**AIM OF THE TASK:** Make an exact copy of every entry, leaving the pictures out.

-- RECORDED INFORMATION follows --

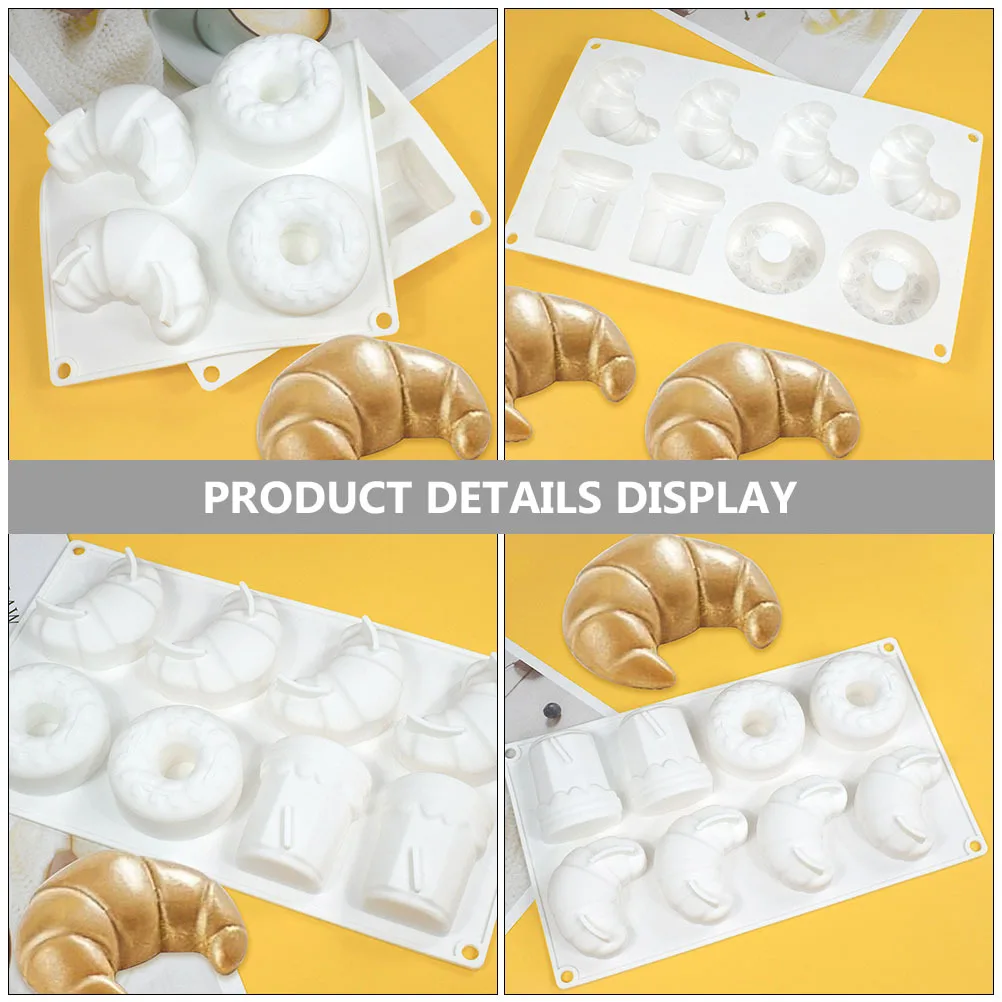

1pc Croissant Mold Silicone Baking Mold For Chocolate Candy Dessert Diy Doughnut Pan Kitchen Tool Party Favors Cooking Gift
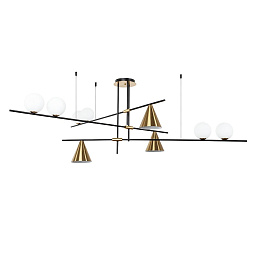 A7029PL-9BK Arte Lamp JACOB люстра на штанге с несколькими сферическими плафонами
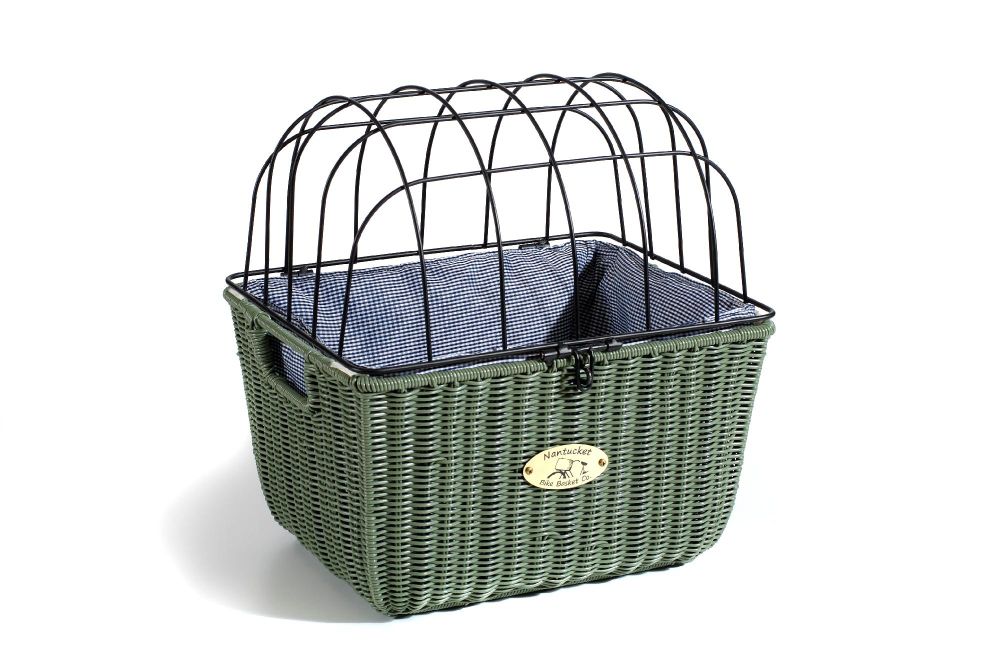 Nantucket Bicycle Basket Co. Somerset Collection pet basket w/ quick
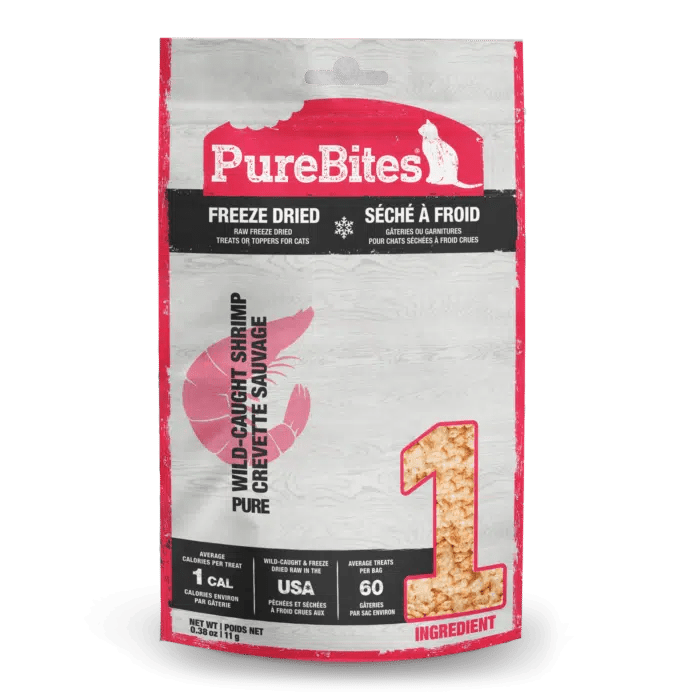 Shrimp Freeze Dried Cat Treats - PureBites - PetToba-PureBites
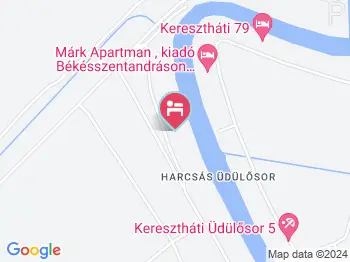 Harcsási 60 Vendégház Békésszentandrás a térképen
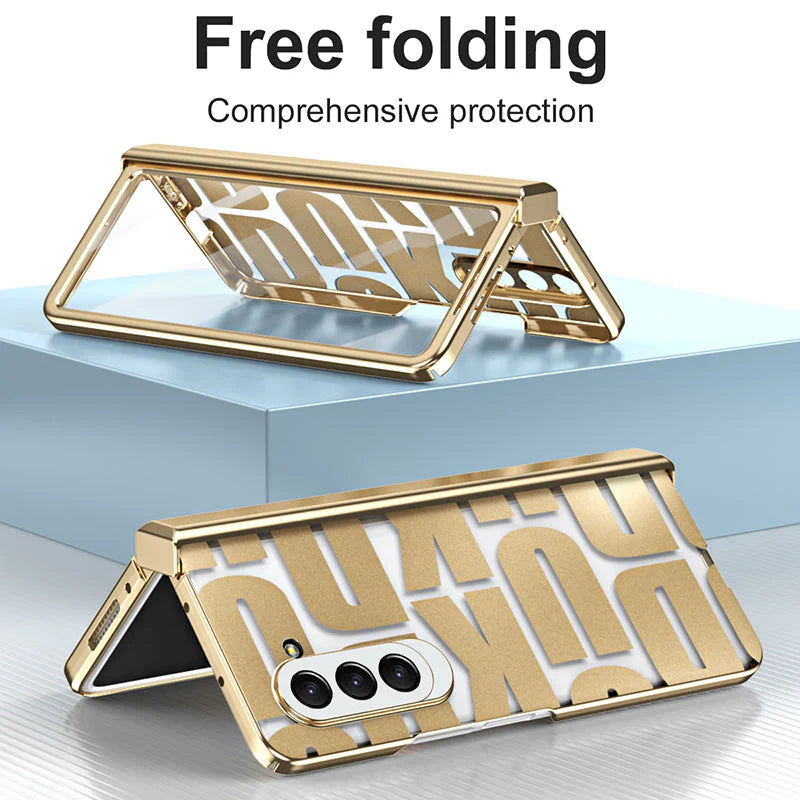 Luxury Polycarbonate Hinge Protection Case - Galaxy Z Fold 5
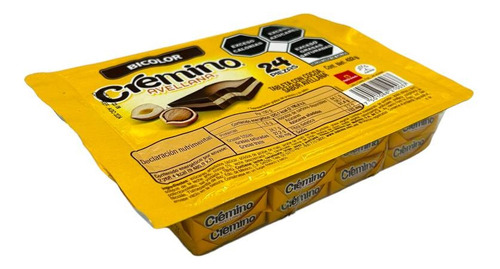 Chocolate Cremino Bicolor 72 Pz Nutresa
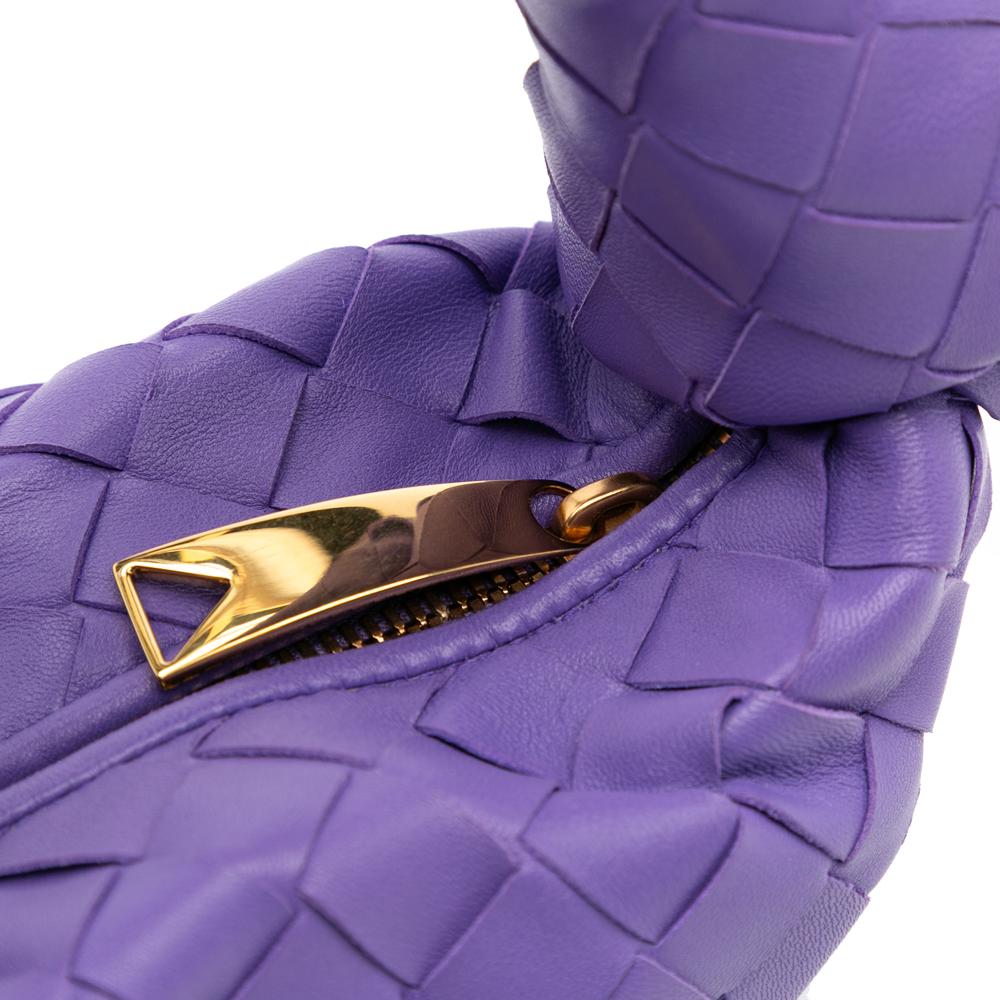 Bottega Veneta B Bottega Veneta Purple Dark Purple Nappa Leather Leather Mini Nappa Intrecciato Jodie Italy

-- RECORDED INFORMATION concluded --

**WRITTEN ANSWER:**
1pc Croissant Mold Silicone Baking Mold For Chocolate Candy Dessert Diy Doughnut Pan Kitchen Tool Party Favors Cooking Gift
 A7029PL-9BK Arte Lamp JACOB люстра на штанге с несколькими сферическими плафонами
 Nantucket Bicycle Basket Co. Somerset Collection pet basket w/ quick
 Shrimp Freeze Dried Cat Treats - PureBites - PetToba-PureBites
 Harcsási 60 Vendégház Békésszentandrás a térképen
 Luxury Polycarbonate Hinge Protection Case - Galaxy Z Fold 5
 Chocolate Cremino Bicolor 72 Pz Nutresa
 Bottega Veneta B Bottega Veneta Purple Dark Purple Nappa Leather Leather Mini Nappa Intrecciato Jodie Italy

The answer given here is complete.